The friend I was talking to didn't understand this, because he knows both pieces are great and he thinks anyone would be lucky to have them. I said I didn't want to get in trouble. And they're like, "That's his job to look at the work, and your pieces are better than anyone's." I said that doesn't matter right now. I figured, okay, I can alter the Super Bowl one for March Madness, and put that aside. I went with the Valentine's piece. Editor said he couldn't use it, which is more than what one often gets. He sent a nice note. It was well-intentioned. It said that there was sure to be another one soon, because that's how I was, and he appreciated my hard work and persistence. But you see what's happening, yes? This isn't mean or anything, and I welcomed a friendly note, because they are so rare here. It's being taken for granted, though. That I'll always just have another. It's Fleming. He always has something new. You can put him off, ignore him, whatever, but there he'll be, with another great piece, and when you feel like it, or you need to fill some space that day, well, you take one.

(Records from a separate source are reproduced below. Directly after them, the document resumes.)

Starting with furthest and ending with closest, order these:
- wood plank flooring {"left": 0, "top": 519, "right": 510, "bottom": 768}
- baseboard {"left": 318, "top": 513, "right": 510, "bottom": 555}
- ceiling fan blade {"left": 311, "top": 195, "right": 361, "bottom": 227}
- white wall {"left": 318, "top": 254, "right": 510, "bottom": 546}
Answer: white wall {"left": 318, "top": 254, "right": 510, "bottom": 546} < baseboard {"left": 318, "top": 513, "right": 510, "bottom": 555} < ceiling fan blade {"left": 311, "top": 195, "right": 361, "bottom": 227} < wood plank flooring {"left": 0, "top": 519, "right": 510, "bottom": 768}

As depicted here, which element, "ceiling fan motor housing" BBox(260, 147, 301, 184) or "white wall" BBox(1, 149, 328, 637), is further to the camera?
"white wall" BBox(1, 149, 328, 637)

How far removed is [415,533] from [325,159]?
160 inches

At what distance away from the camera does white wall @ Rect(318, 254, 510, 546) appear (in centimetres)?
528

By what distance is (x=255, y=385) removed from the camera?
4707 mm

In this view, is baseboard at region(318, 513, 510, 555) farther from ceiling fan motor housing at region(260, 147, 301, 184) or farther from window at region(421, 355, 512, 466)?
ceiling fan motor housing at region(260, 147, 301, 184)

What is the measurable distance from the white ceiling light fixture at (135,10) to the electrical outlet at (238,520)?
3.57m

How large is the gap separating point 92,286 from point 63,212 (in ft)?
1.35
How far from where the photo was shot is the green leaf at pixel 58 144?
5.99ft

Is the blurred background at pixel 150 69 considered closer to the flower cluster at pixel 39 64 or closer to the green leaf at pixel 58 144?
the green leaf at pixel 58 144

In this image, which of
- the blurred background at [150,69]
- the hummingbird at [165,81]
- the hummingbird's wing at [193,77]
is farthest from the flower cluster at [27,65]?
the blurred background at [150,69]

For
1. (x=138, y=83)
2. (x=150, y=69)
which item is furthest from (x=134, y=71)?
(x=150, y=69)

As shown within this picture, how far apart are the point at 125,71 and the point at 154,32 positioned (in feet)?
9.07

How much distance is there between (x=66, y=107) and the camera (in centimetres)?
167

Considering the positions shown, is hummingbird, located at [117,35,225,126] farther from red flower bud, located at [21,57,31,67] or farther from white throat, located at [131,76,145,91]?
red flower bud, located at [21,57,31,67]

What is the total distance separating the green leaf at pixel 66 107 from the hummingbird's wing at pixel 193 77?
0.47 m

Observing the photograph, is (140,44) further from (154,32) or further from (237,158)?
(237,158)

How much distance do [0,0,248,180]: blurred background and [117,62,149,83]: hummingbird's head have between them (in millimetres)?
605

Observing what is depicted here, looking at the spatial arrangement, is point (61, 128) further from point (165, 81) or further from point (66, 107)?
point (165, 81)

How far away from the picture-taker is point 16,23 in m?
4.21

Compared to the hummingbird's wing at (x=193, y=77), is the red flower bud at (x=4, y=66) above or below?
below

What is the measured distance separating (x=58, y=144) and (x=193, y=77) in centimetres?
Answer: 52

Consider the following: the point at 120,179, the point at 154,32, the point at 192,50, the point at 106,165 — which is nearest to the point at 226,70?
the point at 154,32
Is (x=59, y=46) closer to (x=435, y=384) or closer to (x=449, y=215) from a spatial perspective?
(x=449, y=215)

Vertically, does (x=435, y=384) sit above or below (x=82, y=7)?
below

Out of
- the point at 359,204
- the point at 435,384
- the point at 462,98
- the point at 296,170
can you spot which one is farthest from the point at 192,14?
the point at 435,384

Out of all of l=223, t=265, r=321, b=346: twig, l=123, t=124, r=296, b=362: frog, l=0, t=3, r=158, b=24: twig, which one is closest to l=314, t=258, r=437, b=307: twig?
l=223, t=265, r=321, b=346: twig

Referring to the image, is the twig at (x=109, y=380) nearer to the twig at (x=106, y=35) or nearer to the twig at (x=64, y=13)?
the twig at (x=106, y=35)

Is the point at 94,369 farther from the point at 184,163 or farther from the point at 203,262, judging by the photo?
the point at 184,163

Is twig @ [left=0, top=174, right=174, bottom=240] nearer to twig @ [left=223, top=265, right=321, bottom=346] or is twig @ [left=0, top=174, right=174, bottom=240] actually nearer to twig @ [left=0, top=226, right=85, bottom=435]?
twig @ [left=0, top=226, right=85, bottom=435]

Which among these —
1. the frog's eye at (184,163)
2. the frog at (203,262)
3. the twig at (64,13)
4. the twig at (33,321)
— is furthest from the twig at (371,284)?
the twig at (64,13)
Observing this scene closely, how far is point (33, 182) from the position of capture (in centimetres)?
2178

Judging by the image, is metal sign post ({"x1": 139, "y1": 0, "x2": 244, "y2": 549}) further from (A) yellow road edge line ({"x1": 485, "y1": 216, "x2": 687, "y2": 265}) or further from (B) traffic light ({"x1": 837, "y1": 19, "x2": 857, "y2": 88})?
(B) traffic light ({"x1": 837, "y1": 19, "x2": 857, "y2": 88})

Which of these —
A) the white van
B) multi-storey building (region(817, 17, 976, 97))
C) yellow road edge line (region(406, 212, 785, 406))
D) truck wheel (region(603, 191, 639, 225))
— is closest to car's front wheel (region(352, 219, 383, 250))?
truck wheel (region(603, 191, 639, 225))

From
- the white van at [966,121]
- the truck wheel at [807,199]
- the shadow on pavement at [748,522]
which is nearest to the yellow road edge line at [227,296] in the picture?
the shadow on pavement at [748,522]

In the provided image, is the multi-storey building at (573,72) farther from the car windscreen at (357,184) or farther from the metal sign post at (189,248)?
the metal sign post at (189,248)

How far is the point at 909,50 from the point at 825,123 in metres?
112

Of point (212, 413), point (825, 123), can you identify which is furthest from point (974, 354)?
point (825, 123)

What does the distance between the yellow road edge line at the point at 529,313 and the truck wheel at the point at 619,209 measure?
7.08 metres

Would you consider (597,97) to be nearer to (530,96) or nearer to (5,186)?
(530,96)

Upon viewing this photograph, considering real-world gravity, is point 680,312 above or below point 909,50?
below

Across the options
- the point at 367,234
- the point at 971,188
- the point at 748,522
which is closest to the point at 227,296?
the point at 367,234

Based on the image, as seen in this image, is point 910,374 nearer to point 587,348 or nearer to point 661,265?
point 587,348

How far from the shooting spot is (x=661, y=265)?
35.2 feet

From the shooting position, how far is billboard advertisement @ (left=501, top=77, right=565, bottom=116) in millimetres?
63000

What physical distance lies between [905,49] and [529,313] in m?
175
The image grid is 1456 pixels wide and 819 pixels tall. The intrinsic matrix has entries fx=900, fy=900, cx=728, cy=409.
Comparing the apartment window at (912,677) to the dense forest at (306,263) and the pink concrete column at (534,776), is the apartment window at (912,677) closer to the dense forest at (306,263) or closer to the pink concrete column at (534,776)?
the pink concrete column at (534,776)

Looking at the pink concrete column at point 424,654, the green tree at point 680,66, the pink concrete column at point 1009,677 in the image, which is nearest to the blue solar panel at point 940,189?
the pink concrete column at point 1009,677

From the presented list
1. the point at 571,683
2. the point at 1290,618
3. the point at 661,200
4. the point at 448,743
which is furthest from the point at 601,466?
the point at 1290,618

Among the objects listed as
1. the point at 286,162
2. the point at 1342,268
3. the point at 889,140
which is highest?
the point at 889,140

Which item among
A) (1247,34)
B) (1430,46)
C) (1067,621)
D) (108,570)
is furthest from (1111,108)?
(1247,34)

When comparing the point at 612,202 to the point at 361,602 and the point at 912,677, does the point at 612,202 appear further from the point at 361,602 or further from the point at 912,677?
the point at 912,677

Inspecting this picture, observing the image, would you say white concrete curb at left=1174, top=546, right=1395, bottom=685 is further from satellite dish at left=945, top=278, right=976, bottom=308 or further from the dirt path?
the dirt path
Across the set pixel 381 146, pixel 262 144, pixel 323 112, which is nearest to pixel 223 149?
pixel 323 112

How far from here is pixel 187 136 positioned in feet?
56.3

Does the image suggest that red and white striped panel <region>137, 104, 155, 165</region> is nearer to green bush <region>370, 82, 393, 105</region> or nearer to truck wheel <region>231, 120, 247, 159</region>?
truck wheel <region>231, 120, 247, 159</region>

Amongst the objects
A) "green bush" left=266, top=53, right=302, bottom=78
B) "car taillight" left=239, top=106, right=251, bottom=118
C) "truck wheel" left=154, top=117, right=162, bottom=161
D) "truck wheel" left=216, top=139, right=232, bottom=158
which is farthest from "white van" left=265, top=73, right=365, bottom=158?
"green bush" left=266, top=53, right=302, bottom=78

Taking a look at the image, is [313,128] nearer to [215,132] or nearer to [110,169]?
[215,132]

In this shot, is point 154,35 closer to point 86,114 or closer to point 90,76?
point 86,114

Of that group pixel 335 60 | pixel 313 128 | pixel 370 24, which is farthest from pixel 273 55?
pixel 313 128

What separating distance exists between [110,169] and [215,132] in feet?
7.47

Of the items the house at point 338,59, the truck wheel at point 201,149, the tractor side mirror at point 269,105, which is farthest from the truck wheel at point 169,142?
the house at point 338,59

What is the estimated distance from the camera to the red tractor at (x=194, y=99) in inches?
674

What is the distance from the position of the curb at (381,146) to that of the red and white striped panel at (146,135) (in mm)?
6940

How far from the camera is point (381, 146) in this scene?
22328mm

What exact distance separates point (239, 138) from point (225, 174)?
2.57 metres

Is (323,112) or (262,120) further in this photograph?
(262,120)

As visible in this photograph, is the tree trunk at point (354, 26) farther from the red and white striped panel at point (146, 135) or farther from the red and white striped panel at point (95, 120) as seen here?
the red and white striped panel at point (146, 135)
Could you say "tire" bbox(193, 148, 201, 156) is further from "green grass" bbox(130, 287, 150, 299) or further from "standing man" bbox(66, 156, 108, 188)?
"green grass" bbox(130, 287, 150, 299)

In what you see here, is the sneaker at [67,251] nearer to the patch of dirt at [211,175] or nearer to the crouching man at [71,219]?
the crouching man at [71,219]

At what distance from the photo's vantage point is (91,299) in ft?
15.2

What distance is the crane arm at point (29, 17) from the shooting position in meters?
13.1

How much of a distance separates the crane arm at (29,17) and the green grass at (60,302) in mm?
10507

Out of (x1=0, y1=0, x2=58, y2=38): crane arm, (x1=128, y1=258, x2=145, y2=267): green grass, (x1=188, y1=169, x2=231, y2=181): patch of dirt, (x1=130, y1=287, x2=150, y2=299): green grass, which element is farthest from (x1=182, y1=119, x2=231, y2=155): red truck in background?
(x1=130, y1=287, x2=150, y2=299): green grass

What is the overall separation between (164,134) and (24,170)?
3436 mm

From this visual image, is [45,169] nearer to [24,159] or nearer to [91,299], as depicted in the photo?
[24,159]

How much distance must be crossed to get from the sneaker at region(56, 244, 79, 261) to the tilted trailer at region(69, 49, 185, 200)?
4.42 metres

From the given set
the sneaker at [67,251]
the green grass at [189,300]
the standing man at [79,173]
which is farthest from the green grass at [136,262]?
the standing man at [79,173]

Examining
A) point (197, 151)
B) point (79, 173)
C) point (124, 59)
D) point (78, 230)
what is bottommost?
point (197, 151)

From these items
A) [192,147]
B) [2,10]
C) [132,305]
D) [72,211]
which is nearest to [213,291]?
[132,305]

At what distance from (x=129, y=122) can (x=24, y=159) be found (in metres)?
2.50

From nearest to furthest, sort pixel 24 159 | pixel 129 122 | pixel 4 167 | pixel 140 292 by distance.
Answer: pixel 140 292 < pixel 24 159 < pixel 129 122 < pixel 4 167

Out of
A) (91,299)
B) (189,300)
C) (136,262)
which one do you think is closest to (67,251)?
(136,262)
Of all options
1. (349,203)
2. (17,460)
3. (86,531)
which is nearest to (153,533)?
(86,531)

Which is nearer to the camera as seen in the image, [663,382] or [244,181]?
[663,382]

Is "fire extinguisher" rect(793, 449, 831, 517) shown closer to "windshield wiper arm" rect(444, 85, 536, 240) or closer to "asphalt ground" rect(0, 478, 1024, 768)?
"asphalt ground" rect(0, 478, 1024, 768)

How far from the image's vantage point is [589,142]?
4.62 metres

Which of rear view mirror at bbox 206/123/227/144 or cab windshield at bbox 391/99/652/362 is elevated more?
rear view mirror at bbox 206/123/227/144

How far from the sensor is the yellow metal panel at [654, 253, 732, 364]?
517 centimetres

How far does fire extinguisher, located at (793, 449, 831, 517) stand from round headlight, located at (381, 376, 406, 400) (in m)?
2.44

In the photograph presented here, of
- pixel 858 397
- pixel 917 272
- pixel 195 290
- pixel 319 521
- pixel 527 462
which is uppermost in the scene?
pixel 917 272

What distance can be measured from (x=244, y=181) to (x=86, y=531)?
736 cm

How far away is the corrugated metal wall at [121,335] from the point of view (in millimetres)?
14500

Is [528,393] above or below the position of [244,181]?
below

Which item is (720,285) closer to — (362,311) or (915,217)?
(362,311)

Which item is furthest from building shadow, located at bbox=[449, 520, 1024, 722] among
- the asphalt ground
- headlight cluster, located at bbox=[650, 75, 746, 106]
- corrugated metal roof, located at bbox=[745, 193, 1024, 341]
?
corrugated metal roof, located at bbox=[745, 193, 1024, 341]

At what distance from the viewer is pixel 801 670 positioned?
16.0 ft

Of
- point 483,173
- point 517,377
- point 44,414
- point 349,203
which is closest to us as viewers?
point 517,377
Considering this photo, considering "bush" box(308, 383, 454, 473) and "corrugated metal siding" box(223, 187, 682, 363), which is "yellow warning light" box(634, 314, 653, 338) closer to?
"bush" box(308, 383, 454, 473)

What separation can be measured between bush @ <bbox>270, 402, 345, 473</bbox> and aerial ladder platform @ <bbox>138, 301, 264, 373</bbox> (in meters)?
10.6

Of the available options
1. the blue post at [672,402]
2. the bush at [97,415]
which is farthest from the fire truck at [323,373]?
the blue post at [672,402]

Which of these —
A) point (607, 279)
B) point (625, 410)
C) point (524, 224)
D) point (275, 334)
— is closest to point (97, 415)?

And that is how it is right now for me. You can't accurately call it draining, exhausting, dispiriting, soul-crushing, because it's so much more. All of this in the totality of what is happening right now on all of the fronts is infinitely more than what I'm describing in the above example. This numbers among the best situations and relationships. But this isn't discrimination, in this instance. And that's welcome. A relief, even. Sadly. But when that's the best, or that's what the best is, well, you are in hell. And you're trying to get out of hell. Which also means saying thank you in this instance, and trying to keep yourself going across all of these different areas, and sending the next thing. And doing it all at once. I think that's what I'm trying to say, too. When Dante had the Inferno, you were in one place in hell. This is more like your body and soul is spread across all of the levels of hell, so that you're experiencing all of it at once.


I ran 3000 stairs today after running none yesterday. I went to run the stairs yesterday, but the bottom third weren't shoveled, despite it not having snowed for some hours, and being late morning. I tested them, but the shoveled stairs above were quite slick and hadn't been salted. I was sliding just slowly walking, and I figured it wasn't worth the risk. I don't automatically not run if there's snow or slush, but you have to test it out. Wasn't great today either, and in some spots I had to move very slowly.


I started another story today. I think it could be quite a big one, but I haven't figured it all out yet.


This journal has averaged 49,000 words per month over the last eight months. I don't know what I think about that. It's a decent amount. It could be more. At the same time, it's more than anyone else writes everything else that they write combined in that same period, or probably a year, or ten, fifteen years for many so-called "writers." It's about a book a month. I guess I'm ambivalent.